Given exercise
Starting at the line that holds "Considering their positions, which", restate every line word for word up to and including the last one in the listing below, and omit all pictures.

(Visual spatial reasoning items)
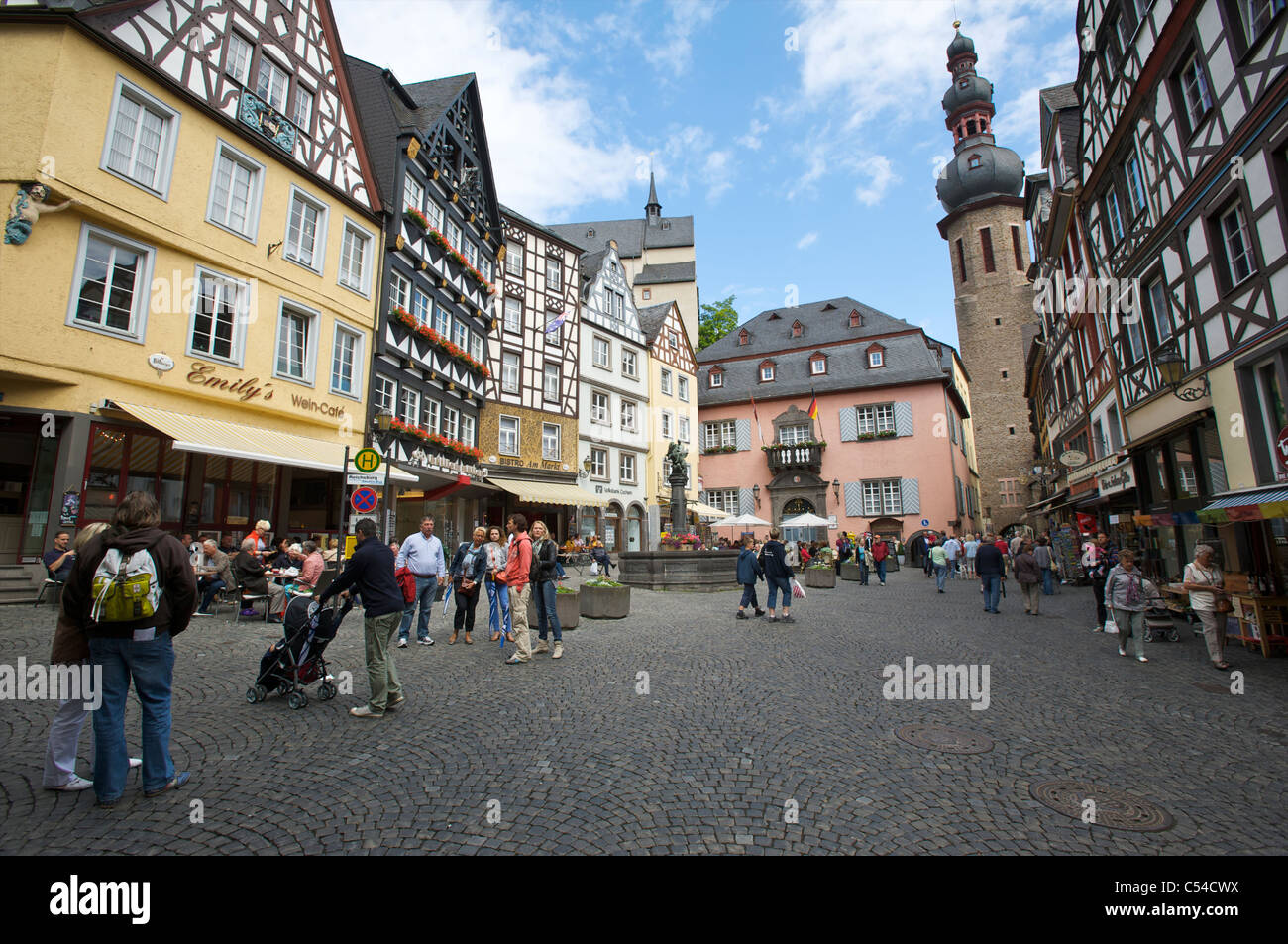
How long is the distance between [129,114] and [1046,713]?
56.3ft

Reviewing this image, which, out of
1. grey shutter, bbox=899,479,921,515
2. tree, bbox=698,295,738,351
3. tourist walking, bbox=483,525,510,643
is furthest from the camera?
tree, bbox=698,295,738,351

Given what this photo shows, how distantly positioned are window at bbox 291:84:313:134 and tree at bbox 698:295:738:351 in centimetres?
3665

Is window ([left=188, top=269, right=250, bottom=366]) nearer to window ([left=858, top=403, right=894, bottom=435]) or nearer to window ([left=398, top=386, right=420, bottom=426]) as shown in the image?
window ([left=398, top=386, right=420, bottom=426])

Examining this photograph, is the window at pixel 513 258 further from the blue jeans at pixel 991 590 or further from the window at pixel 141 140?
the blue jeans at pixel 991 590

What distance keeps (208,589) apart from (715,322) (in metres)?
44.8

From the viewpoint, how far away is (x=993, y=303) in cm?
3819

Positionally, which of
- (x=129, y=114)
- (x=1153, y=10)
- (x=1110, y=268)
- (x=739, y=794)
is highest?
(x=1153, y=10)

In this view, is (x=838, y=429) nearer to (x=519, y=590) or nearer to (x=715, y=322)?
(x=715, y=322)

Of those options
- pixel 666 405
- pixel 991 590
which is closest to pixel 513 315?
pixel 666 405

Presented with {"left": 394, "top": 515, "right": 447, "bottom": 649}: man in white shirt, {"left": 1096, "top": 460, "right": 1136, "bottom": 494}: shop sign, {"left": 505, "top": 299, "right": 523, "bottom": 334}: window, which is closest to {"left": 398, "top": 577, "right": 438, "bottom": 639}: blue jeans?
{"left": 394, "top": 515, "right": 447, "bottom": 649}: man in white shirt

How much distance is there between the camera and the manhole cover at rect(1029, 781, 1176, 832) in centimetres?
343
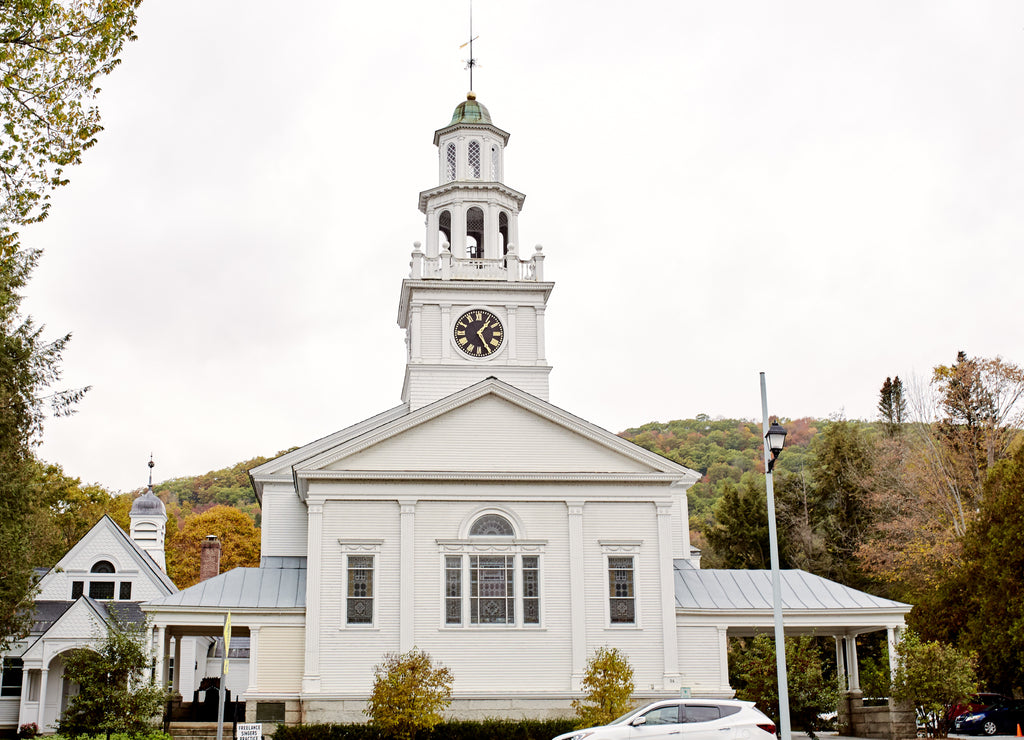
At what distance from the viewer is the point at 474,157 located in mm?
40812

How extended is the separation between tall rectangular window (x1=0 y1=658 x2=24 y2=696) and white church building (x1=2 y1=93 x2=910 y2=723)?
1422 cm

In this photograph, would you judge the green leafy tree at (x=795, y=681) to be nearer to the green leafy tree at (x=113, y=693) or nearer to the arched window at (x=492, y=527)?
the arched window at (x=492, y=527)

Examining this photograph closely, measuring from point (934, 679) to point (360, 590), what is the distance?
1630 cm

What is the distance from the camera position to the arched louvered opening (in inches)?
1583

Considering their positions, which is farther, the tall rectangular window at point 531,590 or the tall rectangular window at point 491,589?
the tall rectangular window at point 531,590

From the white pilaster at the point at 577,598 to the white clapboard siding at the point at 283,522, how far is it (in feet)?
30.1

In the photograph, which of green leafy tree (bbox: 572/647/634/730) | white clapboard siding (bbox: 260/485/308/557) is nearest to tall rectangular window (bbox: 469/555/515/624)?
green leafy tree (bbox: 572/647/634/730)

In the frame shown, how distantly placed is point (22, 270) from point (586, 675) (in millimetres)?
19404

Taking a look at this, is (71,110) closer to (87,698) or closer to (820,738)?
(87,698)

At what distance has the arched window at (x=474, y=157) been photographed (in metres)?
40.6

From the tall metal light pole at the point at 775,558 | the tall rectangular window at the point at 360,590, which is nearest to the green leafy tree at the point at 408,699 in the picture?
the tall rectangular window at the point at 360,590

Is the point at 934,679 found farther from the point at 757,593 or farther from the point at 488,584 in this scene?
the point at 488,584

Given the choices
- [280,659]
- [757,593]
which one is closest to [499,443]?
[280,659]

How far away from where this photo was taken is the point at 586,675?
1169 inches
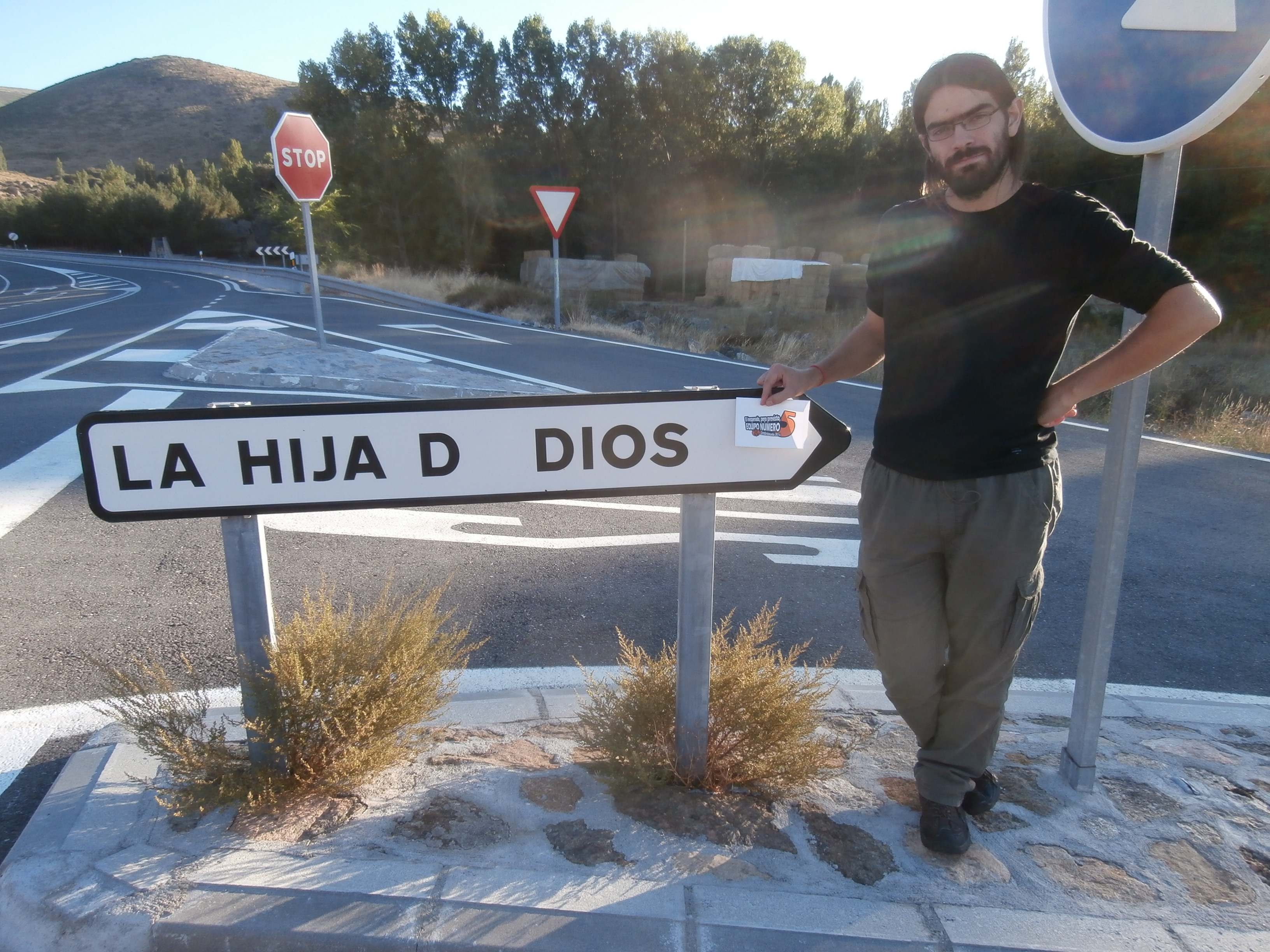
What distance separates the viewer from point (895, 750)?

Exercise solution
Considering their positions, which is farther, the tall rectangular window at point 531,590 or the tall rectangular window at point 491,589?
the tall rectangular window at point 531,590

From the white pilaster at the point at 577,598 to the white clapboard siding at the point at 283,522, how far is it (in feet)?
30.1

In the photograph, which of green leafy tree (bbox: 572/647/634/730) | white clapboard siding (bbox: 260/485/308/557) is nearest to tall rectangular window (bbox: 469/555/515/624)?
green leafy tree (bbox: 572/647/634/730)

In the frame shown, how distantly placed is point (22, 270) from point (586, 675) (in millimetres)?
19404

Taking a look at this, is (71,110) closer to (87,698) or closer to (820,738)?
(87,698)

At what distance has the arched window at (x=474, y=157) been photographed (in metres)?
40.6

From the tall metal light pole at the point at 775,558 | the tall rectangular window at the point at 360,590, which is nearest to the green leafy tree at the point at 408,699 in the picture?
the tall rectangular window at the point at 360,590

Is the point at 934,679 found farther from the point at 757,593 or farther from the point at 488,584 in this scene?
the point at 488,584

Given the choices
- [280,659]
- [757,593]
which one is closest to [499,443]?
[280,659]

How far away from where this photo was taken is the point at 586,675?
1169 inches
What distance separates the viewer from point (895, 750)?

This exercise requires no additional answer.